- _OBJECTIVE_
Everything from the line that contains "From what appears" through the final line of the records should be written out exactly, and nothing outside that span.

- _STORED DATA_
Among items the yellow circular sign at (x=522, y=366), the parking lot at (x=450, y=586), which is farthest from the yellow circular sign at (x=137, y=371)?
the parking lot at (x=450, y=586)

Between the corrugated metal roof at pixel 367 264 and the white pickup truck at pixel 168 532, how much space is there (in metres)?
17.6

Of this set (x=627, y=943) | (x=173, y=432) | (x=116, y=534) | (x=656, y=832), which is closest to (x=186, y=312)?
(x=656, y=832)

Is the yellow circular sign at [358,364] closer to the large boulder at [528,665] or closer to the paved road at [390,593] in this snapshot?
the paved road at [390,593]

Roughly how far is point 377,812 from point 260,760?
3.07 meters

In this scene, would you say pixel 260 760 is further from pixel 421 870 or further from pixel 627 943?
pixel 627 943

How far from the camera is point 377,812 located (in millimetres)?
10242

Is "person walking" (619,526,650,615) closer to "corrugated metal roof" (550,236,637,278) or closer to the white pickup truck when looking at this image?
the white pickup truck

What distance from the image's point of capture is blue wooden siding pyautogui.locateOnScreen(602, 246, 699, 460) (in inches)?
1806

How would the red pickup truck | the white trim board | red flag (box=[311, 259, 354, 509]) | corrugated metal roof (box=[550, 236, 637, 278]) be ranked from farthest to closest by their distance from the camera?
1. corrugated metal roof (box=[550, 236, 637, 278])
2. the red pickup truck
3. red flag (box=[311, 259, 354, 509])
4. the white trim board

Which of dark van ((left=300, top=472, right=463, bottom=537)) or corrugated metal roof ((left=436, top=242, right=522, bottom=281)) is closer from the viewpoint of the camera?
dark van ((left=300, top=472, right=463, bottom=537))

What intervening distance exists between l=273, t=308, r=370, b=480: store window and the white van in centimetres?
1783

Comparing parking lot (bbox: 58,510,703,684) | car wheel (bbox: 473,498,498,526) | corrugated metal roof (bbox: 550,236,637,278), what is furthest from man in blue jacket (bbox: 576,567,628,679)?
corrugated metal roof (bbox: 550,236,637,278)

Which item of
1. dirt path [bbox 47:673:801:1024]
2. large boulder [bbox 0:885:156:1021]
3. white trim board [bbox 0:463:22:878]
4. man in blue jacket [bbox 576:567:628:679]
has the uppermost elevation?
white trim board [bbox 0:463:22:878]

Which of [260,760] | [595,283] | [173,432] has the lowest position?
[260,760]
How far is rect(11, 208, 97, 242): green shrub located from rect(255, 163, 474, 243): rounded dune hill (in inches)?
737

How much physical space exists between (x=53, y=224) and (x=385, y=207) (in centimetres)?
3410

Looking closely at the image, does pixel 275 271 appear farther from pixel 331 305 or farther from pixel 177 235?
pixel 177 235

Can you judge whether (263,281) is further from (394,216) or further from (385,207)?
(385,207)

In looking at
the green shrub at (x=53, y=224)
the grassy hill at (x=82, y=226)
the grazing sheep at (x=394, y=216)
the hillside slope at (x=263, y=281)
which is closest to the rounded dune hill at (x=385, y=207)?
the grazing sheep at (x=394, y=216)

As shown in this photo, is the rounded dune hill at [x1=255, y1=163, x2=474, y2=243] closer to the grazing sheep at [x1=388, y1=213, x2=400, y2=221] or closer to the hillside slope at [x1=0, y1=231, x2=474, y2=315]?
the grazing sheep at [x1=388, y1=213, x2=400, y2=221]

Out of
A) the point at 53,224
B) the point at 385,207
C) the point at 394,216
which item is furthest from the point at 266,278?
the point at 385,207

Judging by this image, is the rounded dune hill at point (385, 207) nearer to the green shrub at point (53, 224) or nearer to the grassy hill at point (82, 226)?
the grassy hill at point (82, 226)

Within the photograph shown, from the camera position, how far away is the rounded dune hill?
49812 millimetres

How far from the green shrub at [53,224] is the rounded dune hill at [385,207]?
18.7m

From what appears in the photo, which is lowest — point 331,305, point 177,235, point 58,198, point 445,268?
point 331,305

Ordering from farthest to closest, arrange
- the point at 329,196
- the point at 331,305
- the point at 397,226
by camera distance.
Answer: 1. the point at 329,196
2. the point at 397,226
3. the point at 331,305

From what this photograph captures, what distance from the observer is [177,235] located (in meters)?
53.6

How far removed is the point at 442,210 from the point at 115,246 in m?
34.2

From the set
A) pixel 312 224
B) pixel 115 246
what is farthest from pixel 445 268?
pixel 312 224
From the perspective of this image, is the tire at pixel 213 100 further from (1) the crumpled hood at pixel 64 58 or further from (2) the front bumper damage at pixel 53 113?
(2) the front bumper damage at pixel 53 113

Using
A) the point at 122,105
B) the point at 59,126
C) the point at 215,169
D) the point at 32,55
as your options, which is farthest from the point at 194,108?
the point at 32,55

- _THE SOLUTION_
From what appears in the photo, which is lowest — point 331,305, point 177,235, point 58,198, point 445,268?
point 331,305

Ordering from farthest to closest, arrange
- the point at 329,196
- the point at 331,305
- the point at 397,226
by camera distance.
Answer: 1. the point at 329,196
2. the point at 397,226
3. the point at 331,305

From what this photograph captures, what distance from the observer is [177,235] located (in meters)?
53.6

How far removed is the point at 442,210 from the point at 115,246 in m?
34.2

From the set
A) pixel 312 224
B) pixel 115 246
what is farthest from pixel 445 268?
pixel 312 224
From the perspective of this image, is the tire at pixel 213 100 further from (1) the crumpled hood at pixel 64 58 or further from (2) the front bumper damage at pixel 53 113?
(2) the front bumper damage at pixel 53 113

Using
A) the point at 122,105
B) the point at 59,126
C) the point at 215,169
D) the point at 32,55
as your options, which is farthest from the point at 194,108?
the point at 32,55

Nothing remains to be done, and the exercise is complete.